··· Text section

The defense authorization bill that Congress passed and President Obama had threatened to veto will soon become law, a fact that should be met with public outrage. Human Rights Watch Executive Director Kenneth Roth, responding to Obama's craven collapse on the bill's most controversial provision, said, "By signing this defense spending bill, President Obama will go down in history as the president who enshrined indefinite detention without trial in US law." On Wednesday, White House Press Secretary Jay Carney claimed "the most recent changes give the president additional discretion in determining how the law will be implemented, consistent with our values and the rule of law, which are at the heart of our country's strength."

What rubbish, coming from a president who taught constitutional law. The point is not to hock our civil liberty to the discretion of the president, but rather to guarantee our freedoms even if a Dick Cheney or Newt Gingrich should attain the highest office.

Sadly this flagrant subversion of the constitutionally guaranteed right to due process of law was opposed in the Senate by only seven senators, including libertarian Republican Rand Paul and progressive Independent Bernie Sanders.

That onerous provision of the defense budget bill, much discussed on the Internet but far less so in the mass media, assumes a permanent war against terrorism that extends the battlefield to our homeland. It reeks of a militarized state that threatens the foundations of our republican form of government.

This is not only a disaster in the making for civil liberty but a blow to effective anti-terrorist police work. Recall that it was the FBI that was most effective in interrogating al-Qaeda suspects before the military let loose the torturers. Under the newly approved legislation, that bypassing of civilian experts will be codified as a routine option for a president.

As The New York Times editorialized, the bill "would take the most experienced and successful anti-terrorism agencies--the F.B.I. and federal prosecutors--out of the business of interrogating, charging and trying most terrorism cases, and turn the job over to the military." Not only has FBI Director Robert Mueller III opposed this shift in the law, but so has Defense Secretary Leon Panetta, who previously ran the CIA.

What's alarming is not just that one pernicious aspect of the defense spending bill, but the ease with which an otherwise deadlocked Congress that can't manage minimal funding for job creation and unemployment relief can find the money to fund at Cold War levels a massive sophisticated arsenal to defeat an enemy that no longer exists.

Throwing $662 billion, plus hundreds of billions more in non-Pentagon "security" programs, at what that other great-general-turned-president, Dwight Eisenhower, condemned as the "military-industrial complex," with its tentacles in every congressional district, is an act of absurdity in a world bereft of a serious military challenge to the United States. Not even the best-funded terrorists can afford aircraft carriers.

······
··· Data shown

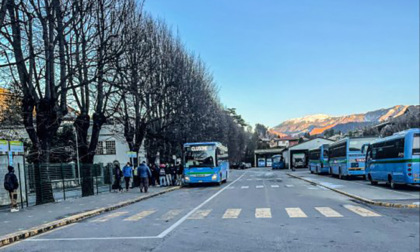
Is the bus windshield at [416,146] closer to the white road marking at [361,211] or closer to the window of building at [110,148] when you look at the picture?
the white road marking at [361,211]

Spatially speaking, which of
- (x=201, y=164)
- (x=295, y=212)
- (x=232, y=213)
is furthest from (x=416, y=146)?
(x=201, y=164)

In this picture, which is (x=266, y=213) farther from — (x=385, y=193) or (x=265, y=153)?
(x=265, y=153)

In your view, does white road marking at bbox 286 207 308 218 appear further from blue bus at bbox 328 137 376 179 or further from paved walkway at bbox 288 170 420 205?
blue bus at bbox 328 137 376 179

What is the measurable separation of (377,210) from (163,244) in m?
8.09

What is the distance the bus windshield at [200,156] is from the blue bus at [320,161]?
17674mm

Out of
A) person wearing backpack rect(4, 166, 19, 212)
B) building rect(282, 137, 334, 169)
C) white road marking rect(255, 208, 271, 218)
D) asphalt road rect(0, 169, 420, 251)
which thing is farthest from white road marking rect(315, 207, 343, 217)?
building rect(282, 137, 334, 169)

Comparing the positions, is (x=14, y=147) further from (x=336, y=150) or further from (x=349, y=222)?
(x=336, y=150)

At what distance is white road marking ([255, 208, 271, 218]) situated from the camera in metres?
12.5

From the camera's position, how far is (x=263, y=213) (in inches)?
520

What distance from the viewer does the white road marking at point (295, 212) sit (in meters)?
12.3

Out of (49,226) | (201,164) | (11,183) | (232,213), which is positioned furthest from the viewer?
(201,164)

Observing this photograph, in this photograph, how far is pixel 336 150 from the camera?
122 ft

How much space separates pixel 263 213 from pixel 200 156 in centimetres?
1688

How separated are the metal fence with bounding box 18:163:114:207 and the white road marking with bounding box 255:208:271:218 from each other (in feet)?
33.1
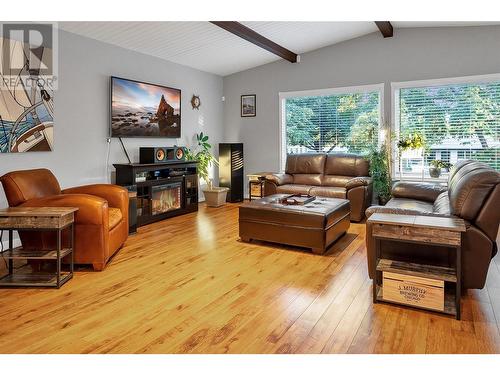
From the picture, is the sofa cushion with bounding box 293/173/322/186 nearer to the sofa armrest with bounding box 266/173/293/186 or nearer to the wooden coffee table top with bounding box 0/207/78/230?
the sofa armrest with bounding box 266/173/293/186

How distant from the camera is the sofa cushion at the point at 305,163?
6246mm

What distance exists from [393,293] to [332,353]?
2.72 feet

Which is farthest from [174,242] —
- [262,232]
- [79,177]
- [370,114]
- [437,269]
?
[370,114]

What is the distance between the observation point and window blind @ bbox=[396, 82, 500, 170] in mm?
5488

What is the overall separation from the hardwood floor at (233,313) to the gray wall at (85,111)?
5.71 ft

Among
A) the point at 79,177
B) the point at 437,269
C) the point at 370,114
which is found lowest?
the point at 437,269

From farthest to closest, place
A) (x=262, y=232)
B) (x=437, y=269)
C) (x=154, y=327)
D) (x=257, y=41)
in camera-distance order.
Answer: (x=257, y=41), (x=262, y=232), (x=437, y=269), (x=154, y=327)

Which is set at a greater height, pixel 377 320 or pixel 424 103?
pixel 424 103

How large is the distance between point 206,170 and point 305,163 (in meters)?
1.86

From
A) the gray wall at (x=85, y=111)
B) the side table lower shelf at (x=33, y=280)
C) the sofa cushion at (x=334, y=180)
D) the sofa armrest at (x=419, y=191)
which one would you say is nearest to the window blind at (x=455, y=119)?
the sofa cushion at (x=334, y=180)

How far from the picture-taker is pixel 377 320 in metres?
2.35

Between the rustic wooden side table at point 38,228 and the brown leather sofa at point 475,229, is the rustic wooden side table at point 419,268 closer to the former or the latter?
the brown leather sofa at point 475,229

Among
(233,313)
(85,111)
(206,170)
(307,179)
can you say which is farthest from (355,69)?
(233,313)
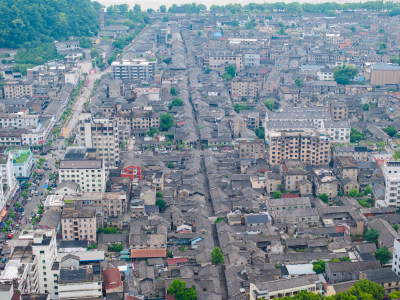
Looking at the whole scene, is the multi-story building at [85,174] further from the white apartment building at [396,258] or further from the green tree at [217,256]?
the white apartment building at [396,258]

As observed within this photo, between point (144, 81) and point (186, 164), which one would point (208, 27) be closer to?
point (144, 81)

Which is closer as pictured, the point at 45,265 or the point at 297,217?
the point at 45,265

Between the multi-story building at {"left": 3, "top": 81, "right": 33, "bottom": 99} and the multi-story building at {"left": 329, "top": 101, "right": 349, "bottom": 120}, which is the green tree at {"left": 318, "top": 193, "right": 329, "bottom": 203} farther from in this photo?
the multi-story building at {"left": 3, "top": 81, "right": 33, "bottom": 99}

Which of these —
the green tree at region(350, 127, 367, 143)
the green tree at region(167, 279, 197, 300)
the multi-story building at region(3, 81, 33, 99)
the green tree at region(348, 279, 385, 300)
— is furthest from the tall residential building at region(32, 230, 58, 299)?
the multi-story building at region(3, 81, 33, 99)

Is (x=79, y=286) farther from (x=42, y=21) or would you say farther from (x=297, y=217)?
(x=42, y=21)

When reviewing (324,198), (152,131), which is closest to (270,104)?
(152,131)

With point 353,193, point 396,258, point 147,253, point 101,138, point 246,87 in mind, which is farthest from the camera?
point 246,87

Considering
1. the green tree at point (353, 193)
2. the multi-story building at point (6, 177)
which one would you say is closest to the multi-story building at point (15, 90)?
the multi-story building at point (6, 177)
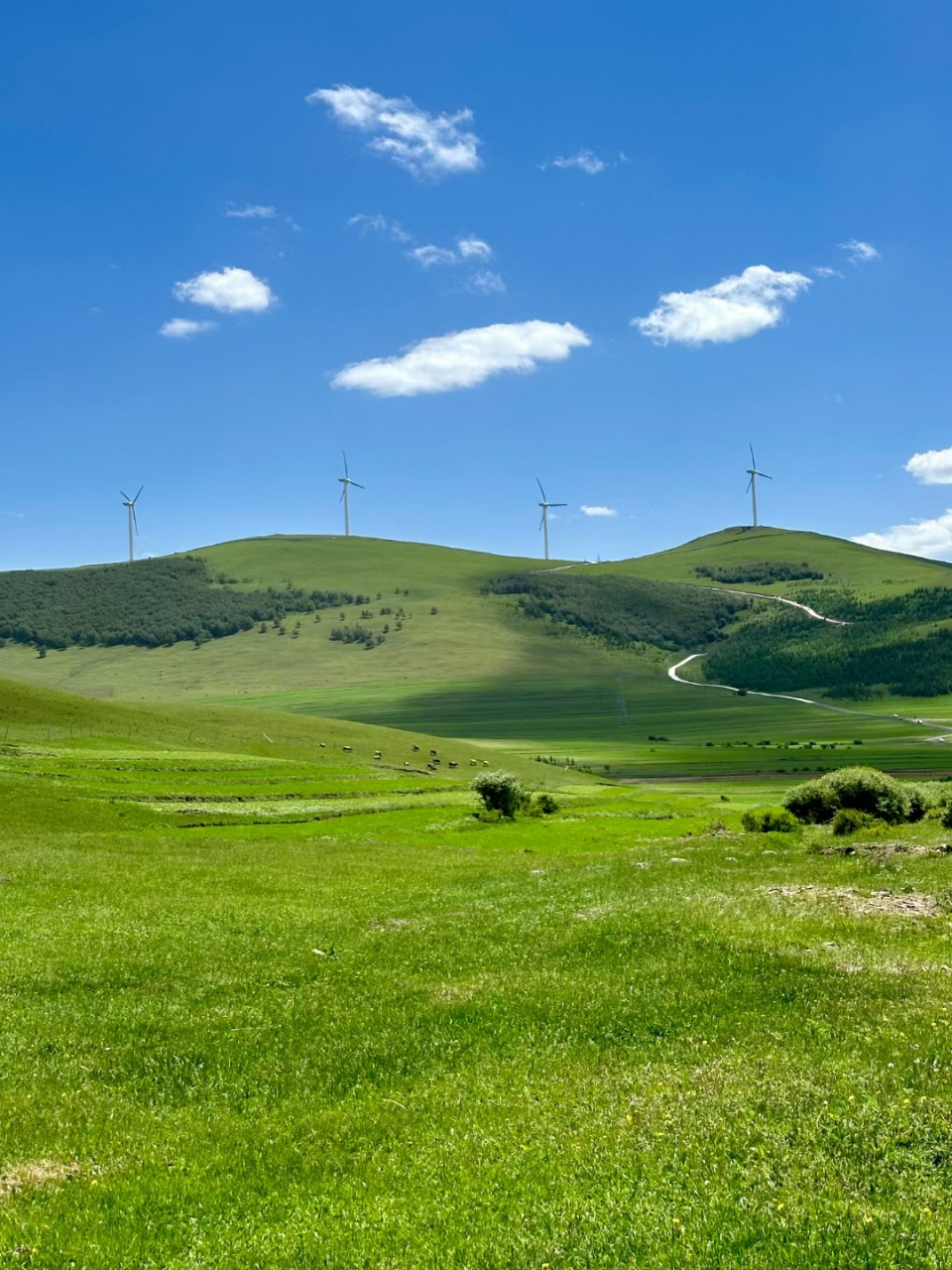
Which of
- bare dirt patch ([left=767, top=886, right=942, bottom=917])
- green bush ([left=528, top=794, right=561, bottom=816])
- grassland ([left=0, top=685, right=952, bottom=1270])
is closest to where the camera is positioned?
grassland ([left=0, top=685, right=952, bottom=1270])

······

* Prompt A *
Reproduce verbatim the passage of the commentary on the defense authorization bill above, starting with "As The New York" and going on through "ran the CIA.".
* Prompt B *
Using the commentary on the defense authorization bill above, state whether each statement agrees with it, and quote the deciding words: (i) Only seven senators opposed the provision in the Senate. (ii) FBI Director Robert Mueller III supported moving terrorism cases to the military. (iii) The bill devotes $662 billion to the military.

* Exercise output A *
As The New York Times editorialized, the bill "would take the most experienced and successful anti-terrorism agencies--the F.B.I. and federal prosecutors--out of the business of interrogating, charging and trying most terrorism cases, and turn the job over to the military." Not only has FBI Director Robert Mueller III opposed this shift in the law, but so has Defense Secretary Leon Panetta, who previously ran the CIA.

* Exercise output B *
(i) Yes: "was opposed in the Senate by only seven senators"
(ii) No: "Not only has FBI Director Robert Mueller III opposed this shift in the law"
(iii) Yes: "Throwing $662 billion"